Dillard is likely to be the first Buffalo player ever drafted into the WNBA this year.

She finished Saturday’s game with 29 points, nine rebounds, seven assists, seven steals and a bruised cheek.

Dillard fouled out with four seconds left and a three-point game turned into five with two free throws. 

The Bulls could do nothing but launch a prayer from half court as time expired.

“The word ‘crap’ in my neighborhood has never been a bad word,” Legette-Jack said. “So no, we’re proud of these young ladies all the time, but they have to know how it feels to stand in something and believe in something and not be afraid to come from behind and stand for something that is right. These young ladies played their tails off, and they really earned the right to have success today. So I’m not accepting this loss because of what was taught when the tables changed on us, they forgot to tell me.”

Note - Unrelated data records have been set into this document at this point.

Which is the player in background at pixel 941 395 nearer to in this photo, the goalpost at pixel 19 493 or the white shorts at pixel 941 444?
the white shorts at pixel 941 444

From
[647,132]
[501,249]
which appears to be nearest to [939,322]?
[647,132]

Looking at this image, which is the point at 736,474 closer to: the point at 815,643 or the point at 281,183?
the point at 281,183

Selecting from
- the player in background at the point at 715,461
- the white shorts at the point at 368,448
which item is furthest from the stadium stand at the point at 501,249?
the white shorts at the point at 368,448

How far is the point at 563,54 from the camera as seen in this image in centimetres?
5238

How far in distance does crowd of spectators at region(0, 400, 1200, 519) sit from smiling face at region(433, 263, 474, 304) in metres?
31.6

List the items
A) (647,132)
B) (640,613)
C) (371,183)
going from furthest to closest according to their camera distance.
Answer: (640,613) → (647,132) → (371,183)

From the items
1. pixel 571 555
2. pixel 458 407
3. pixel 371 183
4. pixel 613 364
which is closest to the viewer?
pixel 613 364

Legette-Jack admitted to still trying to figure out how to be her emotional and passionate self. If it involves not talking to the refs the rest of the year then she is willing to do so. Her team was “punished,” losing the game by five points.

“This is on me and my personality,” Legette-Jack said. “If my personality is causing the team to have difficulties and have success, then let me know that’s the way we’re going to play this game.”

The Bulls won’t matchup with Central Michigan again this season unless they meet in the MAC tournament, but there will be referees at every game. If saying the word “crap” is going to bother them, then it’s something they’re just going to have to deal with.